Excerpt from a dataset:
┄┄┄┄┄┄┄┄┄┄┄┄┄┄┄┄┄┄┄┄

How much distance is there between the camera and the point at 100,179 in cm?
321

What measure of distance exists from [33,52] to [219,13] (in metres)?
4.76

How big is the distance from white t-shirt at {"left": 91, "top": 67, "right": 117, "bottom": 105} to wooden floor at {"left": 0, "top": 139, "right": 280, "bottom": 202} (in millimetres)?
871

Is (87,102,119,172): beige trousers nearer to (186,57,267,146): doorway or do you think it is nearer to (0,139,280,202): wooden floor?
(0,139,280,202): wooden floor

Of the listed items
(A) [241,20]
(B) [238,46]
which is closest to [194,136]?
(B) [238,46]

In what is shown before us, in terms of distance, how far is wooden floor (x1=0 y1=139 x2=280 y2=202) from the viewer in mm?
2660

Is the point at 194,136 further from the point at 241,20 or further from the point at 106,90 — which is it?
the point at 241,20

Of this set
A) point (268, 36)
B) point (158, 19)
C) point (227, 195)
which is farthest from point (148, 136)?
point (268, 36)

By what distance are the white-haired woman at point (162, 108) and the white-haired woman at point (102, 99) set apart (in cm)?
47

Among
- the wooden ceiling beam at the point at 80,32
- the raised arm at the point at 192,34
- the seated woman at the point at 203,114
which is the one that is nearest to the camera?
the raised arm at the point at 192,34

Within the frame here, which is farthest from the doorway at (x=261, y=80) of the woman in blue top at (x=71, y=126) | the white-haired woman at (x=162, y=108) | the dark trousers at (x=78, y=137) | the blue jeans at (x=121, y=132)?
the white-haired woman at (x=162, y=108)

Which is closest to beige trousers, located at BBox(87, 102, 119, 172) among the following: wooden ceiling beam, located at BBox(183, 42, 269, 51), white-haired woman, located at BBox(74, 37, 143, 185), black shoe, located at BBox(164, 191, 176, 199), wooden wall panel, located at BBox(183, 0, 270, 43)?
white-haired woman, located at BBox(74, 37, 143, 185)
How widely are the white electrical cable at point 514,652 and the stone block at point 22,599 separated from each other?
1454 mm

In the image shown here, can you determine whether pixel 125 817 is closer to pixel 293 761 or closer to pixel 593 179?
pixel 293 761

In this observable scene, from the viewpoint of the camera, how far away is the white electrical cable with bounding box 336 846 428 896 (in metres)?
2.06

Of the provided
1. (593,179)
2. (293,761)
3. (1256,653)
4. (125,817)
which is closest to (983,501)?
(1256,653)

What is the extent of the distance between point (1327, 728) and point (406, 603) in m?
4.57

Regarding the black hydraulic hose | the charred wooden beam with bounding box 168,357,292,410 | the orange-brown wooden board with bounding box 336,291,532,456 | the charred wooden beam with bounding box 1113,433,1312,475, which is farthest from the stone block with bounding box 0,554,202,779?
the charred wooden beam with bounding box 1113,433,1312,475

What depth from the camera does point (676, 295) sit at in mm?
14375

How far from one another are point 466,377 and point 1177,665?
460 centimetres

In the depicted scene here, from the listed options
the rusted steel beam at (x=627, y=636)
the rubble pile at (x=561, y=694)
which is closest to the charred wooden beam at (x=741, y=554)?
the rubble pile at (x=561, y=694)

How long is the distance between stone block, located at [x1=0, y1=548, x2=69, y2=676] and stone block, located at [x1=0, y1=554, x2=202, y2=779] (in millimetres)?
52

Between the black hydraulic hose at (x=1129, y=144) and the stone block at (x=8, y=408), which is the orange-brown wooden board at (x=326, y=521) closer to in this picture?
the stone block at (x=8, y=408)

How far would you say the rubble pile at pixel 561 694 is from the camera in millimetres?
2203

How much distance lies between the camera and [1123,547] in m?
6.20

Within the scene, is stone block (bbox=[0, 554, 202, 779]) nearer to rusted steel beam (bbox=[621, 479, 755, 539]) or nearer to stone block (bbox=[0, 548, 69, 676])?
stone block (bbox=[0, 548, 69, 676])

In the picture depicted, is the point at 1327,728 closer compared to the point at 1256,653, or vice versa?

┄┄┄┄┄┄┄┄┄┄┄┄┄┄┄┄┄┄┄┄

◆ **The task**:
Take the material above and return all of it exactly.

◆ **Exercise output**:
How much distance is there between the camera and the point at 100,179 in cm?
321

What measure of distance exists from [33,52] to [219,13] (in metres)?
4.76

How big is the distance from white t-shirt at {"left": 91, "top": 67, "right": 117, "bottom": 105} to wooden floor at {"left": 0, "top": 139, "right": 280, "bottom": 202} (in millimetres)?
871

Is (87,102,119,172): beige trousers nearer to (186,57,267,146): doorway or do you think it is nearer to (0,139,280,202): wooden floor?
(0,139,280,202): wooden floor

Of the listed items
(A) [241,20]
(B) [238,46]
which is closest to [194,136]?
(B) [238,46]

In what is shown before us, in terms of distance, how far is wooden floor (x1=0 y1=139 x2=280 y2=202) from the viewer in mm?
2660

Is the point at 194,136 further from the point at 241,20 or further from the point at 106,90 — which is it?
the point at 241,20

Of this set
A) point (268, 36)
B) point (158, 19)
C) point (227, 195)
which is farthest from point (148, 136)?
point (268, 36)

By what distance are the white-haired woman at point (162, 108) and the white-haired woman at point (102, 99) set apart (in cm)?
47

Among
- the wooden ceiling beam at the point at 80,32
- the raised arm at the point at 192,34
- the seated woman at the point at 203,114
which is the one that is nearest to the camera?
the raised arm at the point at 192,34

Within the frame here, which is farthest from the doorway at (x=261, y=80) of the woman in blue top at (x=71, y=126) | the white-haired woman at (x=162, y=108) | the dark trousers at (x=78, y=137) | the blue jeans at (x=121, y=132)?
the white-haired woman at (x=162, y=108)

Which is closest to beige trousers, located at BBox(87, 102, 119, 172) among the following: wooden ceiling beam, located at BBox(183, 42, 269, 51), white-haired woman, located at BBox(74, 37, 143, 185), black shoe, located at BBox(164, 191, 176, 199), wooden wall panel, located at BBox(183, 0, 270, 43)?
white-haired woman, located at BBox(74, 37, 143, 185)
How widely are the white electrical cable at point 514,652 and the stone block at point 22,599 separated from each other?
1454 mm

In the image shown here, can you determine whether pixel 125 817 is closer to pixel 293 761 or closer to pixel 593 179?
pixel 293 761

In this observable scene, from the viewpoint of the camera, how far away is the white electrical cable with bounding box 336 846 428 896 (in metres)?
2.06

Of the provided
1. (593,179)
2. (293,761)
3. (1256,653)
4. (125,817)
which is closest to (983,501)?
(1256,653)

What is the extent of the distance between point (1327, 728) and point (406, 603) in m?
4.57

Regarding the black hydraulic hose | the charred wooden beam with bounding box 168,357,292,410 | the orange-brown wooden board with bounding box 336,291,532,456 | the charred wooden beam with bounding box 1113,433,1312,475, which is farthest from the stone block with bounding box 0,554,202,779?
the charred wooden beam with bounding box 1113,433,1312,475

What depth from the camera does point (676, 295) sit at in mm?
14375

How far from one another are point 466,377 and point 1177,665?
460 centimetres

In the depicted scene here, from the listed options
the rusted steel beam at (x=627, y=636)
the rubble pile at (x=561, y=694)
which is closest to the charred wooden beam at (x=741, y=554)?
the rubble pile at (x=561, y=694)

How long is the distance between stone block, located at [x1=0, y1=548, x2=69, y2=676] and stone block, located at [x1=0, y1=554, x2=202, y2=779] (in millimetres)?
52

Between the black hydraulic hose at (x=1129, y=144) and the stone block at (x=8, y=408), which is the orange-brown wooden board at (x=326, y=521) closer to in this picture?
the stone block at (x=8, y=408)

How far would you say the rubble pile at pixel 561 694 is from the camera in millimetres?
2203

How much distance lies between the camera and [1123,547] in m?
6.20

Within the scene, is stone block (bbox=[0, 554, 202, 779]) nearer to rusted steel beam (bbox=[621, 479, 755, 539]) or nearer to stone block (bbox=[0, 548, 69, 676])?
stone block (bbox=[0, 548, 69, 676])

In the picture depicted, is the point at 1327,728 closer compared to the point at 1256,653, or vice versa?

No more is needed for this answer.